What I really like about this company is its ability to grow its sales and profits during a tough economy. Americans have cut back their expenses to pay off their debts while the unemployment rate rages in Europe. Nonetheless, Mattel continues to sell toys worldwide with a smile. This tells you a lot about a company business model’s strengths.
Weaknesses:
The switch from traditional toys to electronic definitely affects MAT. The traditional toy market and most important retailers (such as Toys’R’Us) have been facing slow growth while computer games, gaming consoles and tablet games have been increasing significantly. It will be interesting to see how Mattel will react to this “new” substitution product in the future.
They continue to seek additional partnerships with comic books, movies and other platforms. I think the key issue with Mattel will be how great they will do in a web 2.0 environment in the future. Since their brand portfolio is very strong and diversified, it’s more a matter of switching distribution platforms.
Final Thoughts on Mattel
There is definitely a reason why Mattel was not only selected to be part of my The Best 2013 Dividend Stocks Book but are beating the S&P 500 so far this year. It’s because MAT is showing strong financial metrics. This is an easy business model to understand as kids will always play with toys and Mattel has proven its ability to go through recessions without hurting its balance sheet too much.
Considering its stability and recent focus on increasing its dividend payout, I think Mattel is an interesting stock for my portfolio and meets my Dividend Growth investment model criteria.

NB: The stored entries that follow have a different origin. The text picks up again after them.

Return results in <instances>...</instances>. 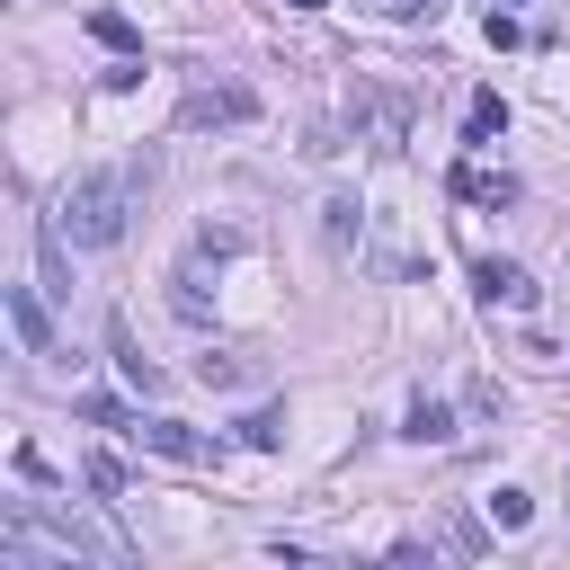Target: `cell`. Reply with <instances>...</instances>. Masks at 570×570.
Here are the masks:
<instances>
[{
  "mask_svg": "<svg viewBox=\"0 0 570 570\" xmlns=\"http://www.w3.org/2000/svg\"><path fill=\"white\" fill-rule=\"evenodd\" d=\"M499 134H508V98H499V89H481V98L463 107V142H499Z\"/></svg>",
  "mask_w": 570,
  "mask_h": 570,
  "instance_id": "obj_7",
  "label": "cell"
},
{
  "mask_svg": "<svg viewBox=\"0 0 570 570\" xmlns=\"http://www.w3.org/2000/svg\"><path fill=\"white\" fill-rule=\"evenodd\" d=\"M89 490H107V499H116V490H125V463H116V454H89Z\"/></svg>",
  "mask_w": 570,
  "mask_h": 570,
  "instance_id": "obj_16",
  "label": "cell"
},
{
  "mask_svg": "<svg viewBox=\"0 0 570 570\" xmlns=\"http://www.w3.org/2000/svg\"><path fill=\"white\" fill-rule=\"evenodd\" d=\"M472 285H481V303H490V312H534V276H525L517 258H481V267H472Z\"/></svg>",
  "mask_w": 570,
  "mask_h": 570,
  "instance_id": "obj_5",
  "label": "cell"
},
{
  "mask_svg": "<svg viewBox=\"0 0 570 570\" xmlns=\"http://www.w3.org/2000/svg\"><path fill=\"white\" fill-rule=\"evenodd\" d=\"M365 9H383V18H419V9H436V0H365Z\"/></svg>",
  "mask_w": 570,
  "mask_h": 570,
  "instance_id": "obj_17",
  "label": "cell"
},
{
  "mask_svg": "<svg viewBox=\"0 0 570 570\" xmlns=\"http://www.w3.org/2000/svg\"><path fill=\"white\" fill-rule=\"evenodd\" d=\"M454 196H472V205H517V178L490 169V160H463V169H454Z\"/></svg>",
  "mask_w": 570,
  "mask_h": 570,
  "instance_id": "obj_6",
  "label": "cell"
},
{
  "mask_svg": "<svg viewBox=\"0 0 570 570\" xmlns=\"http://www.w3.org/2000/svg\"><path fill=\"white\" fill-rule=\"evenodd\" d=\"M116 365H125V383H134V392H160V365H142V356H134V338H125V330H116Z\"/></svg>",
  "mask_w": 570,
  "mask_h": 570,
  "instance_id": "obj_15",
  "label": "cell"
},
{
  "mask_svg": "<svg viewBox=\"0 0 570 570\" xmlns=\"http://www.w3.org/2000/svg\"><path fill=\"white\" fill-rule=\"evenodd\" d=\"M347 125H356V142L401 151V142H410V89H383V80L356 71V89H347Z\"/></svg>",
  "mask_w": 570,
  "mask_h": 570,
  "instance_id": "obj_2",
  "label": "cell"
},
{
  "mask_svg": "<svg viewBox=\"0 0 570 570\" xmlns=\"http://www.w3.org/2000/svg\"><path fill=\"white\" fill-rule=\"evenodd\" d=\"M321 232H330V249H356V205L330 196V205H321Z\"/></svg>",
  "mask_w": 570,
  "mask_h": 570,
  "instance_id": "obj_12",
  "label": "cell"
},
{
  "mask_svg": "<svg viewBox=\"0 0 570 570\" xmlns=\"http://www.w3.org/2000/svg\"><path fill=\"white\" fill-rule=\"evenodd\" d=\"M285 9H330V0H285Z\"/></svg>",
  "mask_w": 570,
  "mask_h": 570,
  "instance_id": "obj_18",
  "label": "cell"
},
{
  "mask_svg": "<svg viewBox=\"0 0 570 570\" xmlns=\"http://www.w3.org/2000/svg\"><path fill=\"white\" fill-rule=\"evenodd\" d=\"M134 187H142V169H134V160L71 178V187H62V205H53V240H62V249H107V240H125Z\"/></svg>",
  "mask_w": 570,
  "mask_h": 570,
  "instance_id": "obj_1",
  "label": "cell"
},
{
  "mask_svg": "<svg viewBox=\"0 0 570 570\" xmlns=\"http://www.w3.org/2000/svg\"><path fill=\"white\" fill-rule=\"evenodd\" d=\"M125 436L151 445L160 463H223V436H196V428H178V419H134Z\"/></svg>",
  "mask_w": 570,
  "mask_h": 570,
  "instance_id": "obj_4",
  "label": "cell"
},
{
  "mask_svg": "<svg viewBox=\"0 0 570 570\" xmlns=\"http://www.w3.org/2000/svg\"><path fill=\"white\" fill-rule=\"evenodd\" d=\"M89 36H98V45H107V53H134V45H142V36H134V18H125V9H89Z\"/></svg>",
  "mask_w": 570,
  "mask_h": 570,
  "instance_id": "obj_10",
  "label": "cell"
},
{
  "mask_svg": "<svg viewBox=\"0 0 570 570\" xmlns=\"http://www.w3.org/2000/svg\"><path fill=\"white\" fill-rule=\"evenodd\" d=\"M499 9H508V0H499Z\"/></svg>",
  "mask_w": 570,
  "mask_h": 570,
  "instance_id": "obj_19",
  "label": "cell"
},
{
  "mask_svg": "<svg viewBox=\"0 0 570 570\" xmlns=\"http://www.w3.org/2000/svg\"><path fill=\"white\" fill-rule=\"evenodd\" d=\"M9 321H18V338H27V347H45V312H36V294H27V285H9Z\"/></svg>",
  "mask_w": 570,
  "mask_h": 570,
  "instance_id": "obj_13",
  "label": "cell"
},
{
  "mask_svg": "<svg viewBox=\"0 0 570 570\" xmlns=\"http://www.w3.org/2000/svg\"><path fill=\"white\" fill-rule=\"evenodd\" d=\"M240 436H249L258 454H276V445H285V410H249V419H240Z\"/></svg>",
  "mask_w": 570,
  "mask_h": 570,
  "instance_id": "obj_14",
  "label": "cell"
},
{
  "mask_svg": "<svg viewBox=\"0 0 570 570\" xmlns=\"http://www.w3.org/2000/svg\"><path fill=\"white\" fill-rule=\"evenodd\" d=\"M481 517H490V525H499V534H517V525H525V517H534V499H525V490H517V481H499V490H490V499H481Z\"/></svg>",
  "mask_w": 570,
  "mask_h": 570,
  "instance_id": "obj_9",
  "label": "cell"
},
{
  "mask_svg": "<svg viewBox=\"0 0 570 570\" xmlns=\"http://www.w3.org/2000/svg\"><path fill=\"white\" fill-rule=\"evenodd\" d=\"M249 116H258V98L240 80H196L178 98V125H249Z\"/></svg>",
  "mask_w": 570,
  "mask_h": 570,
  "instance_id": "obj_3",
  "label": "cell"
},
{
  "mask_svg": "<svg viewBox=\"0 0 570 570\" xmlns=\"http://www.w3.org/2000/svg\"><path fill=\"white\" fill-rule=\"evenodd\" d=\"M401 436H410V445H445V436H454V410H445V401H410V428H401Z\"/></svg>",
  "mask_w": 570,
  "mask_h": 570,
  "instance_id": "obj_8",
  "label": "cell"
},
{
  "mask_svg": "<svg viewBox=\"0 0 570 570\" xmlns=\"http://www.w3.org/2000/svg\"><path fill=\"white\" fill-rule=\"evenodd\" d=\"M196 374H205L214 392H240V383H258V374H249L240 356H223V347H214V356H196Z\"/></svg>",
  "mask_w": 570,
  "mask_h": 570,
  "instance_id": "obj_11",
  "label": "cell"
}]
</instances>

In our following posts, we will take a look at Disney (DIS) and Hasbro (HAS).
Disclaimer: I do not hold MAT shares at the moment of writing this article
Dan @ DGSI
Good analysis of Mattel. I’m an owner of Hasbro myself and looking forward to your analysis. I purchased awhile back and I think the two companies were pretty comparable with each other and I went with Hasbro because it offered a higher dividend yield and lower current P/E.
My opinion is people will always buy toys for their children. Yes they will now buy things like Leapfrog’s and possibly IPad’s but kids also want things like dolls, action figures, board games and the like to play with as well.
retirebyforty
I have a few shares of MAT. It has done very well this year. Great recommendation!
I’m waiting for a pull back too. We’ll see how it goes.